On Thu, 4 Oct 2001, Simon Lyall wrote:
Even better would be if the RIRs would divvy up the world in 10 - 20 regions, and allocate a /8 - /10 to each.
I'm afraid that doesn't work. It's great when there is exactly one provider and nobody multihomes. As soon as people start multihoming then they have to start announcing smaller prefixes everywhere.
Only when multihomers routinely connect to networks that only interconnect outside the region. In other words: as long as there is at least one widely-used interconnect point in the region, this should not be a problem. (There are some (rare, IMHO) failure modes that are not fatal with current practice that are in this scenario, though.) 10 to 20 regions means about three regions to a continent. That's not too unreasonable.

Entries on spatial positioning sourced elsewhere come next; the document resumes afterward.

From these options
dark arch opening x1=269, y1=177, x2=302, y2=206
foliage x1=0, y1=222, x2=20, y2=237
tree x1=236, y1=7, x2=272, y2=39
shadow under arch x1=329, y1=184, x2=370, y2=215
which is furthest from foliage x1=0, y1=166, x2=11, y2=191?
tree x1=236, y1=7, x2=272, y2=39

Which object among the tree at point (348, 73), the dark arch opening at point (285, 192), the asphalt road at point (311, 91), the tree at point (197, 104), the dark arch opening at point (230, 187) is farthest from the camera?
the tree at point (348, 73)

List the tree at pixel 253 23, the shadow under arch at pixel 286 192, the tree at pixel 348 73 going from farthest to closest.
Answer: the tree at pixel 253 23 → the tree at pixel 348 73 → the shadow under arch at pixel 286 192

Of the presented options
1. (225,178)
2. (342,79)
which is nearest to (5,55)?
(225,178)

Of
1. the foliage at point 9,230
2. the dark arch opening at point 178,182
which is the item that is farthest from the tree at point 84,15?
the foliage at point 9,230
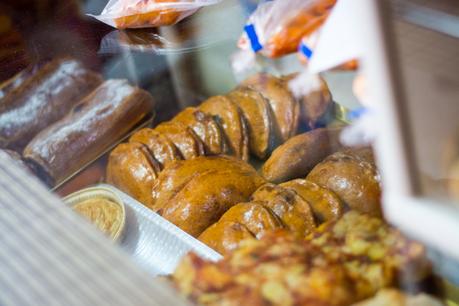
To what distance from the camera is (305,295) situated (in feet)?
3.51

Sift things around for a few years and you have people in that region connecting to every possible backbone provider plus most of the 2nd tiers and misc other countries.
But Asian/Australian networks tend to connect to the US west coast, European networks to the US east coast. And even if a relatively large number of exceptions exist, savings are possible.
Didn't we have this argument with 8+8 ?
I wasn't there... But the argument shouldn't be about how much this will help, but about how much it will hurt. I don't think it will hurt anyone, so even if there is just a chance that it will help, we should do it.